Aqui tudo é puro e são. O corpo banha-se em águas cristalinas, como o espírito na limpidez deste céu azul.
Respira-se à larga, não somente os ares finos que vigoram o sopro da vida, porém aquele hálito celeste do Criador, que bafejou o mundo recém-nascido. Só nos ermos em que não caíram ainda as fezes da civilização, a terra conserva essa divindade de berço.
A Tijuca é um escabelo entre o pântano e a nuvem, entre a terra e o céu. O coração que sobe por esse genuflexório, para se prostrar aos pés do Onipotente, conta três degraus: em cada um deles, uma contrição.

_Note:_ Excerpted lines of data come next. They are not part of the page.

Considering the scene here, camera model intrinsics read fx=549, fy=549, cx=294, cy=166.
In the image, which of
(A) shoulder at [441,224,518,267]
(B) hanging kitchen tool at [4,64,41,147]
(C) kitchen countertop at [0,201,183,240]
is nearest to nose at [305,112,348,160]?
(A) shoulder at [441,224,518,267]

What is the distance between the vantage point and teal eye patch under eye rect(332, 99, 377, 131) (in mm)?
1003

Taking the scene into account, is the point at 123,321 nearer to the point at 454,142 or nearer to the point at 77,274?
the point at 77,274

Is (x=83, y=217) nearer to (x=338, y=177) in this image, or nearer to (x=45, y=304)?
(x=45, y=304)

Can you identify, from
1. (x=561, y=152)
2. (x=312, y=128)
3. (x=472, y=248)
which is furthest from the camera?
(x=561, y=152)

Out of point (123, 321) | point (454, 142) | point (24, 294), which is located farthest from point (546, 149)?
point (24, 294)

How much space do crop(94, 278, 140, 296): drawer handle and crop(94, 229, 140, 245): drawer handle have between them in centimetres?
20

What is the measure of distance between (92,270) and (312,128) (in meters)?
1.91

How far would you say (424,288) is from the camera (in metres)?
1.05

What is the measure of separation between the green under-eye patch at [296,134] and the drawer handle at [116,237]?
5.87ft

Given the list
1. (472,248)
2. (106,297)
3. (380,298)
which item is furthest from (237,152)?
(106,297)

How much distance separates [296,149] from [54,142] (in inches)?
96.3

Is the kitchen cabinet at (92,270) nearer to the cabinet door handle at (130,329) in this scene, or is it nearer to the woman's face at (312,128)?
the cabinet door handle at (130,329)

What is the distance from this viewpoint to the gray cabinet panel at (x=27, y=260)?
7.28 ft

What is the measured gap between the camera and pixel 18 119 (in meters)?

A chuva borrifou de aljôfares; as névoas delgadas resvalavam pelas
encostas como as fímbrias da branca túnica roçagante de uma virgem
cristã.
O primeiro degrau seria o Alto da Boa Vista, de onde se descortina longe, serpejando pela várzea, a grande cidade réptil, onde as paixões pululam, etc etc. O segundo degrau é para as bandas da Gávea, em um lugar chamado Vista Chinesa. Ali, escreve Alencar, Deus entregou a um de seus arcanjos o pincel de Apeles, e mandou-lhe encher aquele pano de horizonte. O terceiro degrau é o Pico da Tijuca, de onde os olhos deslumbrados veem a terra como uma vasta ilha a submergir-se entre dois oceanos, o oceano do mar e o oceano do éter.
Prossegue:
Nessas paragens não podia meu hóspede [Castro Alves] sofrer jejum de poesia. Recebi-o dignamente. Disse à natureza que pusesse a mesa, e enchesse as ânforas das cascatas de linfa mais deliciosa que o falerno do velho Horácio.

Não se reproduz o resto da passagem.